→ **Provided entries**
•••
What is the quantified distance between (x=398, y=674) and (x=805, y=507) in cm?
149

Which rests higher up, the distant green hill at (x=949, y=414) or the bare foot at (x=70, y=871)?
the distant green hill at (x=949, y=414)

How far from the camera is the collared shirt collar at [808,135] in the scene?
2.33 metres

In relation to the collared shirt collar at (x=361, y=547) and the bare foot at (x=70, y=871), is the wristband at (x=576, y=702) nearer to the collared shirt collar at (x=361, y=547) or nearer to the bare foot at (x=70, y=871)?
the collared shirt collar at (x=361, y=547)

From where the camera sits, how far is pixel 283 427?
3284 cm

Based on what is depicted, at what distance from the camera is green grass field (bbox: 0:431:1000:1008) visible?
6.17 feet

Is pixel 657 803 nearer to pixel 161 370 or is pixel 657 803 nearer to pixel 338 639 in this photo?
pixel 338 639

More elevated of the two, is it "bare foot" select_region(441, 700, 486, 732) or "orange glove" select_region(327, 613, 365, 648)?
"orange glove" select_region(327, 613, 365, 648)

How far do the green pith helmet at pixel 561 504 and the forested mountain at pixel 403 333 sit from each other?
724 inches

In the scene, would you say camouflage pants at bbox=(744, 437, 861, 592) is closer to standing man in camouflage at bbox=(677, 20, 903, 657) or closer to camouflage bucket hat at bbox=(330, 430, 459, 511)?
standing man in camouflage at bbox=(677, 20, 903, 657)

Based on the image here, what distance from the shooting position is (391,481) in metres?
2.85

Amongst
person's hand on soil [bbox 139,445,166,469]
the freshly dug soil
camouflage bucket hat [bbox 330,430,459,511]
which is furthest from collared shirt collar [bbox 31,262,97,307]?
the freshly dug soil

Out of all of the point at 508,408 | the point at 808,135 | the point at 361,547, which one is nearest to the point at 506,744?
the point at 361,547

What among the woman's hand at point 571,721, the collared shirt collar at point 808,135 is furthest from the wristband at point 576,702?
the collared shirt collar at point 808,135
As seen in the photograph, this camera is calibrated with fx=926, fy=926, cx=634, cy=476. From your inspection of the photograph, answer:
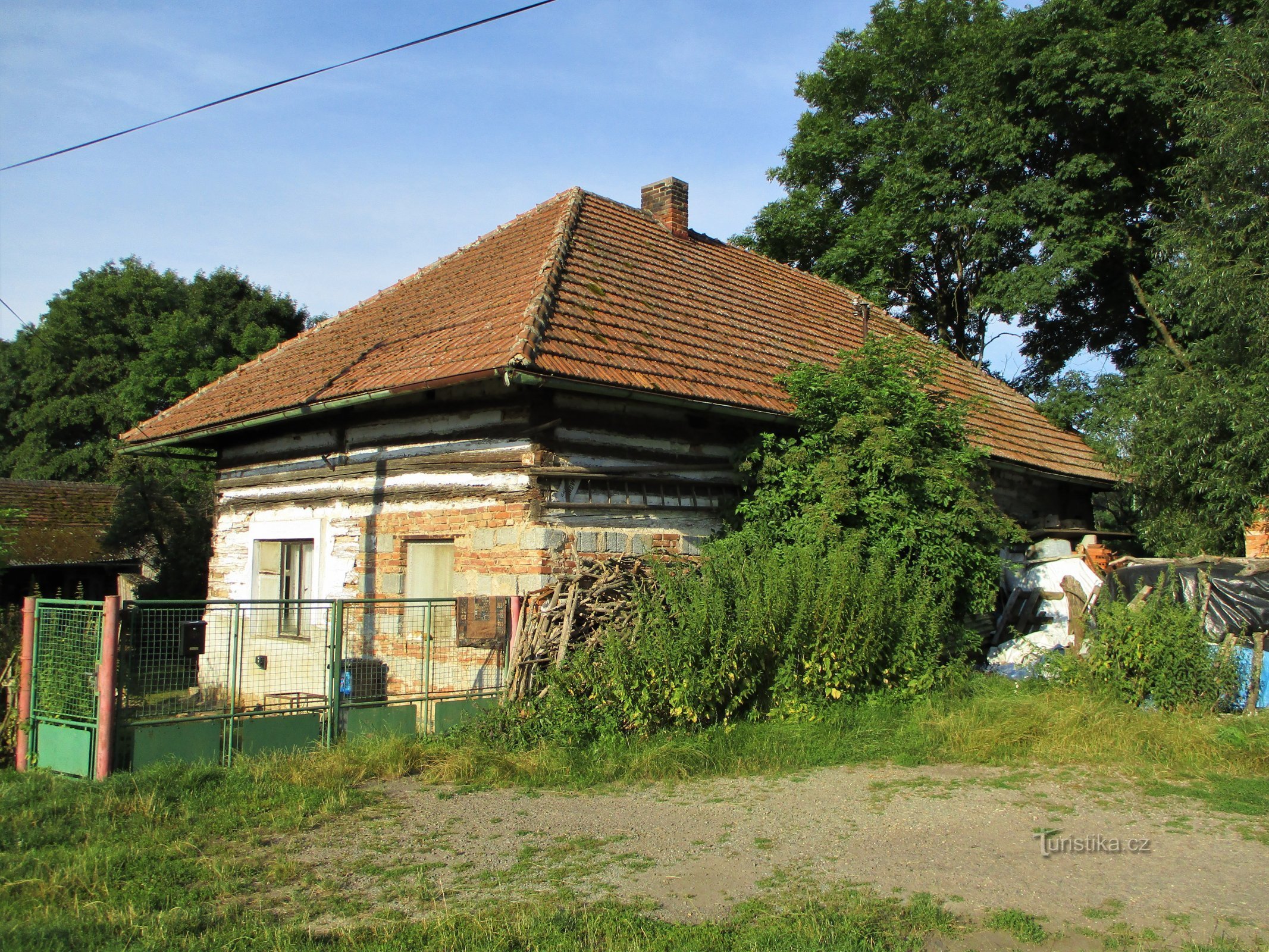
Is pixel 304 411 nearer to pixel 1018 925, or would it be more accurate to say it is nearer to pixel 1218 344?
pixel 1018 925

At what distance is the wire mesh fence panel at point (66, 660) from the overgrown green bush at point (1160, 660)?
8362 mm

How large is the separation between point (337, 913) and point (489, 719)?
125 inches

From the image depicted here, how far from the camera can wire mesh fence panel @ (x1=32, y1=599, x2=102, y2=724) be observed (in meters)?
6.92

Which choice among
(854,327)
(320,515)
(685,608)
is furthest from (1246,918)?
(854,327)

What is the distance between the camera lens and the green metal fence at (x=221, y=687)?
6.91 meters

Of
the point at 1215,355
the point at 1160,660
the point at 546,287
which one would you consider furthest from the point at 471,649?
the point at 1215,355

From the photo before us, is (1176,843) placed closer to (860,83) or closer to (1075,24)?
(1075,24)

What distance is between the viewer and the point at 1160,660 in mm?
8227

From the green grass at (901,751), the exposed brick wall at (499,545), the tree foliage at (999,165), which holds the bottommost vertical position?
the green grass at (901,751)

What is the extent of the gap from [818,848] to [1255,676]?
5.34 m

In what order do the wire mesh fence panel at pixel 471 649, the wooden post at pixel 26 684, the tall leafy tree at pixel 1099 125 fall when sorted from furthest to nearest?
the tall leafy tree at pixel 1099 125 < the wire mesh fence panel at pixel 471 649 < the wooden post at pixel 26 684

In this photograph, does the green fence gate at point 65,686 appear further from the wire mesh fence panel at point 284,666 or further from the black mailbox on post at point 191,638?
the wire mesh fence panel at point 284,666

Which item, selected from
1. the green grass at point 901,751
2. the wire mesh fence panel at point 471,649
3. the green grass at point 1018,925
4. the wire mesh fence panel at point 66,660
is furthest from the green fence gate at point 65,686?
the green grass at point 1018,925

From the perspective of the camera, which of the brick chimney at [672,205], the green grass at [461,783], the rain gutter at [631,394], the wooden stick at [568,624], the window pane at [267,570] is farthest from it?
the brick chimney at [672,205]
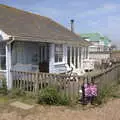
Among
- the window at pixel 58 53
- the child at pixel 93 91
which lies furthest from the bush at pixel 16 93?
the window at pixel 58 53

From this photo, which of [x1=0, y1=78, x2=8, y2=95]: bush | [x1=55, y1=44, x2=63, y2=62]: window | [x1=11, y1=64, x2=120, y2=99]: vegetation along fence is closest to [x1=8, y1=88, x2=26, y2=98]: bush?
[x1=11, y1=64, x2=120, y2=99]: vegetation along fence

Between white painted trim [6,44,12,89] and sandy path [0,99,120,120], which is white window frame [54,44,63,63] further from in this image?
sandy path [0,99,120,120]

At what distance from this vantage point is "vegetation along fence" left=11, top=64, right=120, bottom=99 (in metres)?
8.38

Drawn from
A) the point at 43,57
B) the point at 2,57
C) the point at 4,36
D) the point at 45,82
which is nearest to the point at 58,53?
the point at 43,57

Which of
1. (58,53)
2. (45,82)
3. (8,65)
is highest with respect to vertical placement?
(58,53)

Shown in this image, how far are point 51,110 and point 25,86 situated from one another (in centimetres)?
275

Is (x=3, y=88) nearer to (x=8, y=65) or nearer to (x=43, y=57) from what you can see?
(x=8, y=65)

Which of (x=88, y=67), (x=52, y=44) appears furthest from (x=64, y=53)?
(x=88, y=67)

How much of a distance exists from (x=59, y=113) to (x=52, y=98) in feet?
3.36

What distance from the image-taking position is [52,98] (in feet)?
26.5

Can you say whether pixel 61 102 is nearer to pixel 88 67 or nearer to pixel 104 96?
pixel 104 96

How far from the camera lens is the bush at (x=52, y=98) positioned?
26.4 feet

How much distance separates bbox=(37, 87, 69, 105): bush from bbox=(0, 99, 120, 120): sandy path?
0.36 meters

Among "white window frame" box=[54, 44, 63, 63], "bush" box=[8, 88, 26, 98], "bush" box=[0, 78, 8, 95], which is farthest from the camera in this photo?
"white window frame" box=[54, 44, 63, 63]
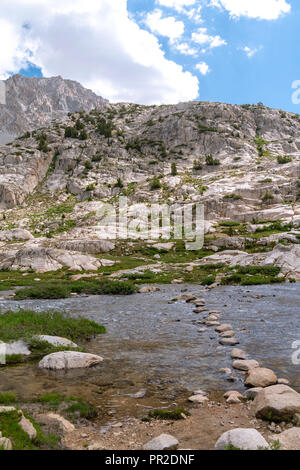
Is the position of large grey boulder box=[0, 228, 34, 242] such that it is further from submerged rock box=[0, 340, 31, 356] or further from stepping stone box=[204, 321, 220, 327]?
stepping stone box=[204, 321, 220, 327]

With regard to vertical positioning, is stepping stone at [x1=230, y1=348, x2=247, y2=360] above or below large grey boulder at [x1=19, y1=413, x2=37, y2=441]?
below

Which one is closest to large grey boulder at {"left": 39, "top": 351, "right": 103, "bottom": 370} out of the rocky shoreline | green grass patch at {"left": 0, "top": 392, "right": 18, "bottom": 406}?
green grass patch at {"left": 0, "top": 392, "right": 18, "bottom": 406}

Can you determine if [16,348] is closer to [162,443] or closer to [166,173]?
[162,443]

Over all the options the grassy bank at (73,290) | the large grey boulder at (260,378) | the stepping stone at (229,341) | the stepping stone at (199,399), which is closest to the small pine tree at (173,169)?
the grassy bank at (73,290)

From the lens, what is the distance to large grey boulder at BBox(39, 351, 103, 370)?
32.5ft

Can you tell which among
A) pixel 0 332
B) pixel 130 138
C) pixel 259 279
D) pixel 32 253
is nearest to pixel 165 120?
pixel 130 138

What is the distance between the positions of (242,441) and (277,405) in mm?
1754

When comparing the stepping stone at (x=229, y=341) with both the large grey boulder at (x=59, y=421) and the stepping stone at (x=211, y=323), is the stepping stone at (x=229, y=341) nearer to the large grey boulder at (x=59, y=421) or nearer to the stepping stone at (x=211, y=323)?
the stepping stone at (x=211, y=323)

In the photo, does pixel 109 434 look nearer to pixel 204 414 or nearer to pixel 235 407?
pixel 204 414

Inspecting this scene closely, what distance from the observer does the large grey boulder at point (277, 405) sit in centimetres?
655

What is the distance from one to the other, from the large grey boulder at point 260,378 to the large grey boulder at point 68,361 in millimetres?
4980

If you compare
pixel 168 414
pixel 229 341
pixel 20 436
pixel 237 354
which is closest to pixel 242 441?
pixel 168 414

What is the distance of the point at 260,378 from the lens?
8.41 m

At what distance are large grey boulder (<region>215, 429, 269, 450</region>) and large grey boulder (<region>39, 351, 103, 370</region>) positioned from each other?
18.8ft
•••
→ **What you should do**
Output the line that contains "From the lens, what", followed by every later line in the listing, with no line omitted and none added.

→ **Response to this exercise**
From the lens, what is the distance to large grey boulder at BBox(39, 351, 103, 370)?
32.5ft

Can you tell which among
A) pixel 0 332
B) pixel 130 138
C) pixel 259 279
D) pixel 32 253
is nearest to pixel 165 120?
pixel 130 138

What is the distance between the positions of (242,441) and (277,405) in mm?
1754

When comparing the stepping stone at (x=229, y=341) with both the large grey boulder at (x=59, y=421) and the stepping stone at (x=211, y=323), is the stepping stone at (x=229, y=341) nearer to the large grey boulder at (x=59, y=421) or nearer to the stepping stone at (x=211, y=323)?
the stepping stone at (x=211, y=323)

In the photo, does pixel 109 434 look nearer to pixel 204 414 or nearer to pixel 235 407?
pixel 204 414

Inspecting this scene closely, what distance from the observer does the large grey boulder at point (277, 405) sit in centimetres?
655

What is the distance from one to the other, from the large grey boulder at point 260,378 to the large grey boulder at point 68,361 in millimetres?
4980

If you compare
pixel 168 414
pixel 229 341
pixel 20 436
pixel 237 354
which is closest to pixel 242 441?
pixel 168 414

What is the distance of the point at 260,378 from the lens?
8.41 m

At what distance are large grey boulder (<region>215, 429, 269, 450</region>) and large grey boulder (<region>39, 351, 103, 370</region>) positioned from each other?
18.8ft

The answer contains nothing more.